▶ _PASSAGE GIVEN_
□ □ □ □ □ □ □

Jun 20, 2012 02:11am
Any short cut in procedures is not sustainable in the long-run and leads to chaos. Corruption is also a short cut when the system does not work - where one pays off to "get things done faster". The real solution is to cleanup enforcement of law, streamline procedures, etc. However, a culture that worships heroes, that is always waiting for someone to save the nation, that accepts dictators as saviors, is likely to support sou motos too.
Cyrus Howell
Jun 20, 2012 05:31am
"The shockingly sparse amount of serious thought put into developing a legal basis for the suo motu procedure is reflective of the manner in which it is understood by legal practitioners – as a practical solution to a practical problem." + Suo motu means the professional bureaucrats are left to run the government suo motu by changing their administrative rules into administrate laws - which have the force of law until challenged in the courts. It is simply a pragmatic way to solve administrative problems (hoping in some cases no one will notice they are being cheated). It would not be practical to vote on every administrative rule, but it does leave the fox guarding the hen house. I think suo motu might also mean "We must go to court because I haven't gotten my share of my share of eminent domain.
Cyrus Howell
Jun 20, 2012 05:36am
"It is a quite special secret pleasure how the people around us fail to realize what is really happening to them." -- Adolf Hitler
Jun 20, 2012 07:49am
Easy work is done thanks to CJ, Galani is gone but you must ask yourself now what ??????? It's a good start but many more should follow the faith of PM. Unless we get rid of majority of the corrupt politicians the suffering of Pakistan will not end. Energy crisis, unemployment, civil institution are all destroyed under Nawaz, Banazir, Musharrf and now Zardari. We need a strong leader. Seeing Bilwal next to Zardari makes me worry, a little boy trying to make name for himself just because his Bhutto/Zardari. What he has done for Pakistan? What is his qualification? These two Zardari’s along with a lot of other incompetent so called party leader deserve jail time and lifelong ban from entering politics for the rest of their life. Just look at the suffering of middle class and poor of Pakistan and compare it to political elite. Family run political parties are insult to the name of democracy, let get rid of them before the finish us off. Time for change is knocking at our door, thank you CJ please continue their should be no end to this. This process should continue to bring each of these corrupt politicians and ban them for life and take all the illegal money that they have stolen from the poor people of Pakistan.
Jun 20, 2012 08:06am
This supreme court takes only those cases that can keep them in the headlines. Fo the poor people of pakistan justice will always be delayed - for years. This is pure politics - thats how Iftikhar Chaudry came to power through Musharraf and when the political atmosphere was in his favour he denied him the second time - he is very clever - all of his decisions are to make the majority right wing conservatives happy. Pure and Clever Politics.

□ □ □ □ □ □ □

▶ _COLLECTED MATERIAL_

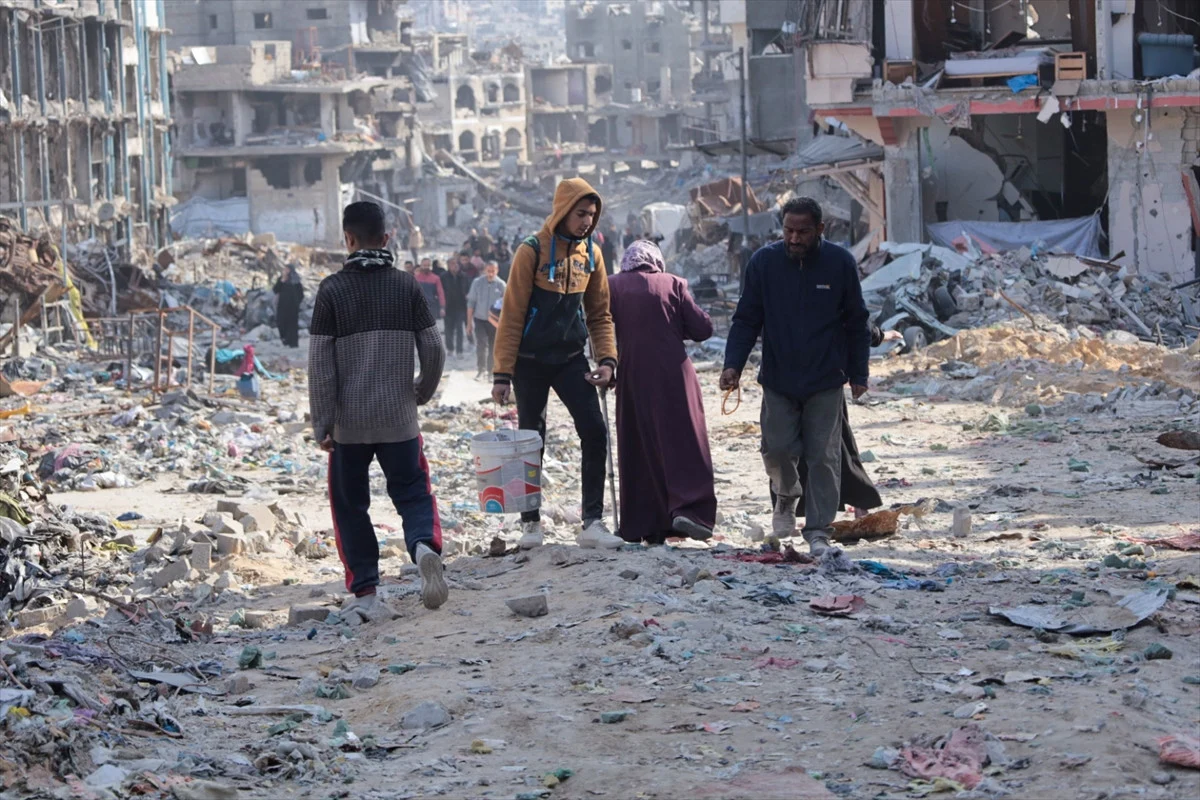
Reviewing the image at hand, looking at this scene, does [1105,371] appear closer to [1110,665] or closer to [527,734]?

□ □ □ □ □ □ □

Answer these questions using the reader comments above.
(a) According to the comment that mentions corruption, what does one pay off in order to do?
(b) In the comment about administrative rules, what is said to be impractical?
(c) In the final comment, for whom will justice always be delayed, and for how long?

(a) To "get things done faster."
(b) Voting on every administrative rule.
(c) The poor people of Pakistan, for years.